__What is needed__
Copy out each entry precisely; no image belongs in the result.

++++++++++

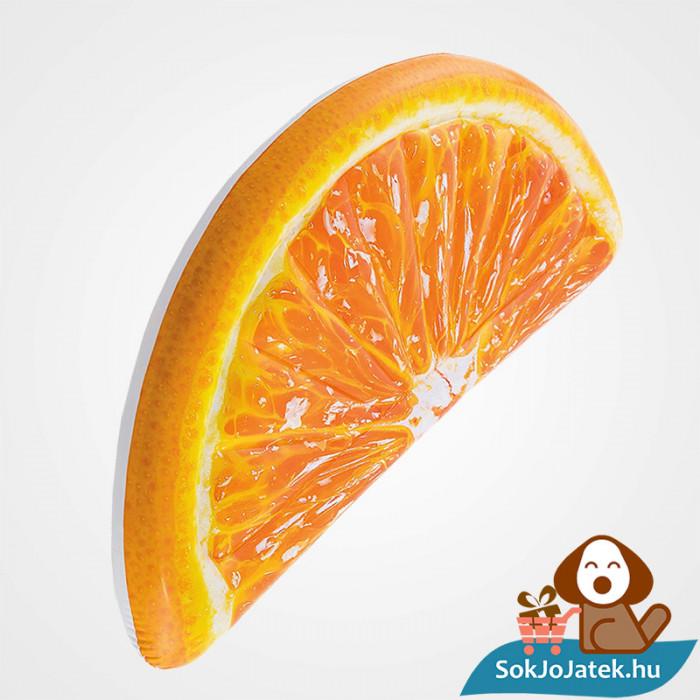 Intex 58763: Narancs szelet alakú felfújható gumi matrac fejjel lefelé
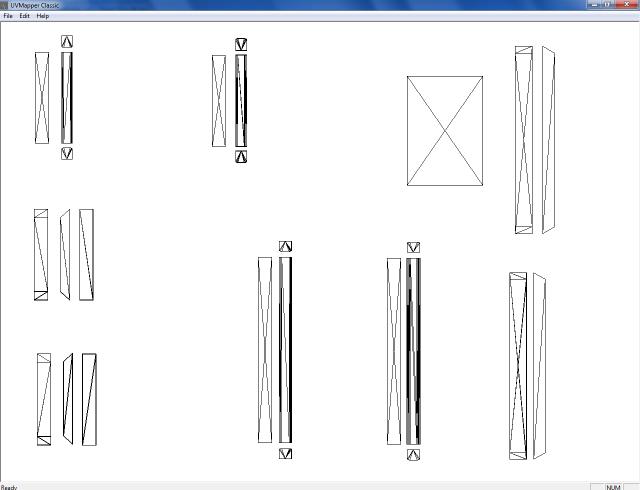 [Intermédiaire] Créer une fenêtre simple 8710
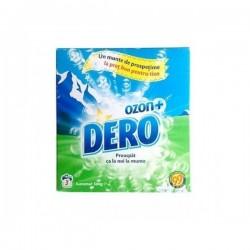 DERO OZON AUTOMAT 300 / 400 GRAME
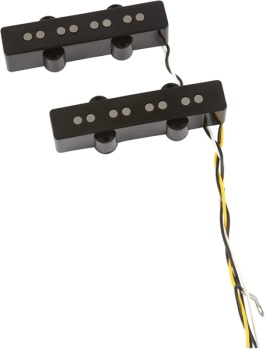 Fender V-Mod Jazz Bass Pickup Set; 0992268000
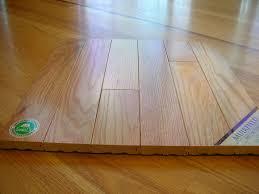 Prefinished Solid Hardwood Flooring Prefinished Solid Hardwood Flooring Home Furniture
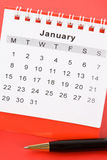 календар январь Стоковые Изображения RF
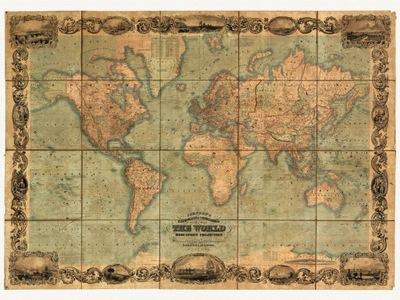 Карта Мира ДЖОНСОН 1847 холст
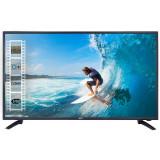 Televizor LED 40NE5000, 101 cm, Full HD, NEI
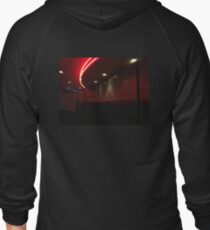 intergalactic melodramatic T-Shirt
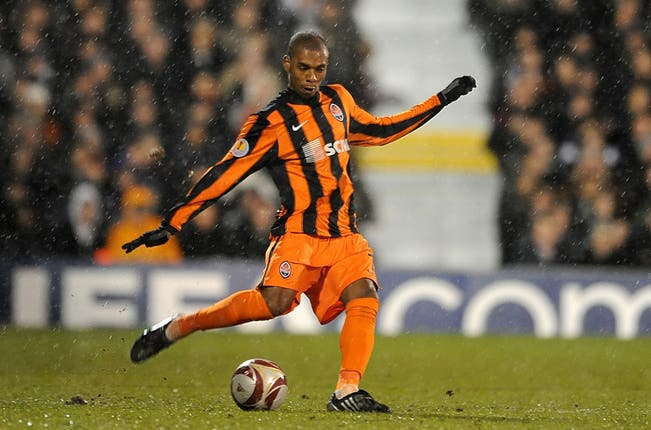 City's Fernandinho spent eight years with Shakhtar
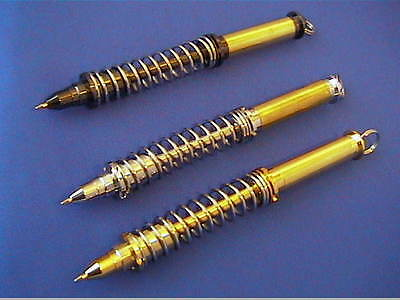Woodturning Pen Kits - SHOCK ABSORBER - Gold/Chrome/Gun Metal  FREE POSTAGE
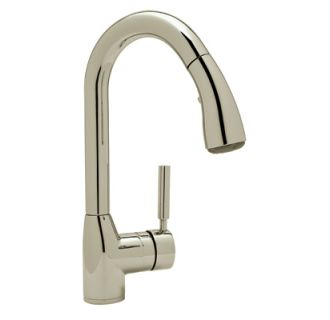 Rohl R7505S-2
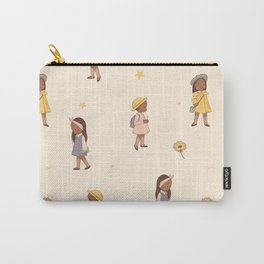 Buttercups 2 (yellow) Carry-All Pouch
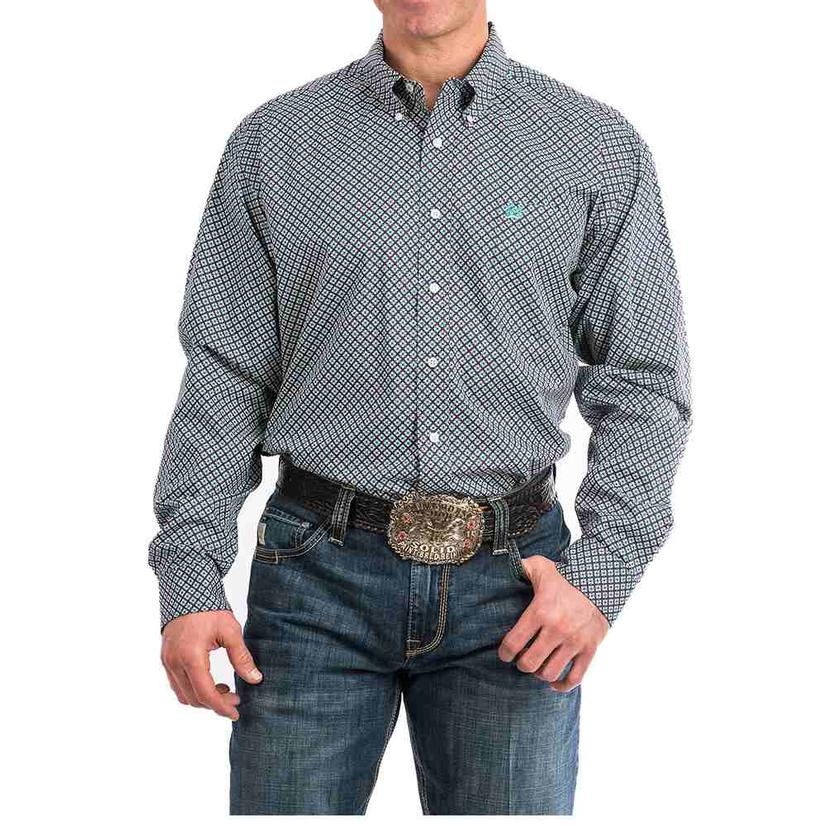 Cinch Burgundy Teal Geo Print Men's Shirt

++++++++++

__Solution__
 Intex 58763: Narancs szelet alakú felfújható gumi matrac fejjel lefelé
 [Intermédiaire] Créer une fenêtre simple 8710
 DERO OZON AUTOMAT 300 / 400 GRAME
 Fender V-Mod Jazz Bass Pickup Set; 0992268000
 Prefinished Solid Hardwood Flooring Prefinished Solid Hardwood Flooring Home Furniture
 календар январь Стоковые Изображения RF
 Карта Мира ДЖОНСОН 1847 холст
 Televizor LED 40NE5000, 101 cm, Full HD, NEI
 intergalactic melodramatic T-Shirt
 City's Fernandinho spent eight years with Shakhtar
Woodturning Pen Kits - SHOCK ABSORBER - Gold/Chrome/Gun Metal  FREE POSTAGE
 Rohl R7505S-2
 Buttercups 2 (yellow) Carry-All Pouch
 Cinch Burgundy Teal Geo Print Men's Shirt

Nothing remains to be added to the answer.